MILWAUKEE - A judge on Wednesday ordered a competency hearing for one of two Wisconsin preteen girls accused of stabbing a friend in an attempt to please the fictional Internet character “Slenderman.”
A Wisconsin Forensic Unit psychiatrist already had concluded that Anissa Weier was competent to stand trial, according to the results of mental evaluations disclosed in Waukesha County Circuit Court on Wednesday.
But her attorneys objected to the findings by psychiatrist Robert Rawski, so Waukesha County Circuit Court Judge Michael Bohren scheduled a competency hearing on Dec. 18.
Weier and her friend Morgan Geyser, both 12, have been charged as adults with first-degree attempted homicide. They are accused of luring a classmate into the woods and stabbing her 19 times in late May in Waukesha, a western suburb of Milwaukee, the morning after a sleepover.
Weier’s attorney Joseph Smith told the court that he will file a separate report from another doctor that shows Weier is incompetent to stand trial.

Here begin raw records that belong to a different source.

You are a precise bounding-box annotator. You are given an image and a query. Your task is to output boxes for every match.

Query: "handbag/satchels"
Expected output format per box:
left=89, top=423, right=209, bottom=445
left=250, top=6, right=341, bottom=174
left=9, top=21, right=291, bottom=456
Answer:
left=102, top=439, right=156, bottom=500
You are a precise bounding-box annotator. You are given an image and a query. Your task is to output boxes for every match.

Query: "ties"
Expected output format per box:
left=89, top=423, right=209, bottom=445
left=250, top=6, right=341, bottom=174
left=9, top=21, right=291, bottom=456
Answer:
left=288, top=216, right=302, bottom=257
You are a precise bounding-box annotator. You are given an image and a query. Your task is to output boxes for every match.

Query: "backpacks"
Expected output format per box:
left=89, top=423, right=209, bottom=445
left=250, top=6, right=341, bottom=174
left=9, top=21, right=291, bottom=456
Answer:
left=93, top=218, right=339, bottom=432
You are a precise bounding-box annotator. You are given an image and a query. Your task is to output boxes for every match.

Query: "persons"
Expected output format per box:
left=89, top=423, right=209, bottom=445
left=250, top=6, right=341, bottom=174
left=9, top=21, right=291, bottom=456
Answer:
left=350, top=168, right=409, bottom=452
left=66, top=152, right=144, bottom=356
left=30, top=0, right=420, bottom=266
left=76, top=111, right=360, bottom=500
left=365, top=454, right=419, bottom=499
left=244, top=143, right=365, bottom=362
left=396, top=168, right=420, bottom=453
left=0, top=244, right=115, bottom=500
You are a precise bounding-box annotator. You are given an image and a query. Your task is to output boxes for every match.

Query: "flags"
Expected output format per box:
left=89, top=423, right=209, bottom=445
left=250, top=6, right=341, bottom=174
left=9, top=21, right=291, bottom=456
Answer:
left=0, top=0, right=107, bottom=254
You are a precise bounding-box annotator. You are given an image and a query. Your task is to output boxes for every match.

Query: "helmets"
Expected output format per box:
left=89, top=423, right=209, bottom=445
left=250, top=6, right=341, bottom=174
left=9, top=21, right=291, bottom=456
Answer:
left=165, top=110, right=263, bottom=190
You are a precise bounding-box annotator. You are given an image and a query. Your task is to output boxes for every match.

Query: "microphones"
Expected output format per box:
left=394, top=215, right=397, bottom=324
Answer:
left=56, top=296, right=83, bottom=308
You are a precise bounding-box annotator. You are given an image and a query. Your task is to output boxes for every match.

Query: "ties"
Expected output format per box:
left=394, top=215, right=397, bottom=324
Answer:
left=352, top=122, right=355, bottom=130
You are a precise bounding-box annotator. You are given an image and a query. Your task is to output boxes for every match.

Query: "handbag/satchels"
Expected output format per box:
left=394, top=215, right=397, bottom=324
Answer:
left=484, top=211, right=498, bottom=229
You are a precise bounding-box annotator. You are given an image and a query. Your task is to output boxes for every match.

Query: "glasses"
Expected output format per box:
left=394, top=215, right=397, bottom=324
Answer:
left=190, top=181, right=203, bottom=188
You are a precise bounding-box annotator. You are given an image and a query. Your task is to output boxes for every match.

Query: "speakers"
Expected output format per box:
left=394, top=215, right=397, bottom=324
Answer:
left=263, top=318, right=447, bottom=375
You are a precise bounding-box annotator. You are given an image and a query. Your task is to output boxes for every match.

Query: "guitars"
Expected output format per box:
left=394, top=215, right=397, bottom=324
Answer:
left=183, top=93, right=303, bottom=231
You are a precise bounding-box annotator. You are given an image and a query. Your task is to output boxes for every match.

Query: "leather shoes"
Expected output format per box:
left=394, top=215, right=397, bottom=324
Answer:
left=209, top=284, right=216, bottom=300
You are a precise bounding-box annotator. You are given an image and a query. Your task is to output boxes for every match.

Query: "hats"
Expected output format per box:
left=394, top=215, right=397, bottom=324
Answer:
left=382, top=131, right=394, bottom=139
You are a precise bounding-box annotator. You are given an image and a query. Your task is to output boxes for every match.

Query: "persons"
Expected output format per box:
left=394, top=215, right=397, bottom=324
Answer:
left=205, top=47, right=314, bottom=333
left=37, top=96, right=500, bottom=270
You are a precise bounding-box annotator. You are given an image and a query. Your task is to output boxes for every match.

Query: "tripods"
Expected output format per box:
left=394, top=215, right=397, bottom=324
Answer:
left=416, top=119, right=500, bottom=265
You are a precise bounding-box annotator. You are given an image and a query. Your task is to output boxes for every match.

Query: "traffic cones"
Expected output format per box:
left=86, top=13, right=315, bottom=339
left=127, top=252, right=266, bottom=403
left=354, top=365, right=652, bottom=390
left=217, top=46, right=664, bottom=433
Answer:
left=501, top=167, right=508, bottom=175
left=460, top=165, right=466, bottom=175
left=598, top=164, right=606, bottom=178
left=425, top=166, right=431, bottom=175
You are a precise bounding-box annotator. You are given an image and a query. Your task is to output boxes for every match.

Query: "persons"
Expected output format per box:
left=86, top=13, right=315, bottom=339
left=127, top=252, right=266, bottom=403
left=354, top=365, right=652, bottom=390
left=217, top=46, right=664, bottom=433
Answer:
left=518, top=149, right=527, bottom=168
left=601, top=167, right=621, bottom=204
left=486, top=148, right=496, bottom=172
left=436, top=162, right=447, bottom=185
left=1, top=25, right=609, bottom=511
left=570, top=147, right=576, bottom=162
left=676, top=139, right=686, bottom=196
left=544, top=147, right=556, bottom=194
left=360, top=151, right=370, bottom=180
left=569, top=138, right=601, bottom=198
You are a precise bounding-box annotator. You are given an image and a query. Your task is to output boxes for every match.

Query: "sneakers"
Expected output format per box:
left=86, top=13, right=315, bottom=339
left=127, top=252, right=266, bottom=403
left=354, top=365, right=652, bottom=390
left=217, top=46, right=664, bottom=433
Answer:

The girls told investigators they attacked their friend, also 12 at the time, to impress Slenderman, a tall, fictional bogeyman popular on the Internet that they insisted was real, according to a criminal complaint.
The victim spent six days in the hospital before going home for further recovery, according to her family. She returned to school in September, a family spokesman said.
In August, Bohren ordered Geyser to be committed to the state’s Department of Health Services, based on testimony from two mental health professionals who told the court that Geyser lacks the capacity to assist in her own defense.
Under Wisconsin law, the girls face up to 60 years in prison if convicted as adults of attempted homicide. They could be incarcerated until age 25 if they are convicted as juveniles.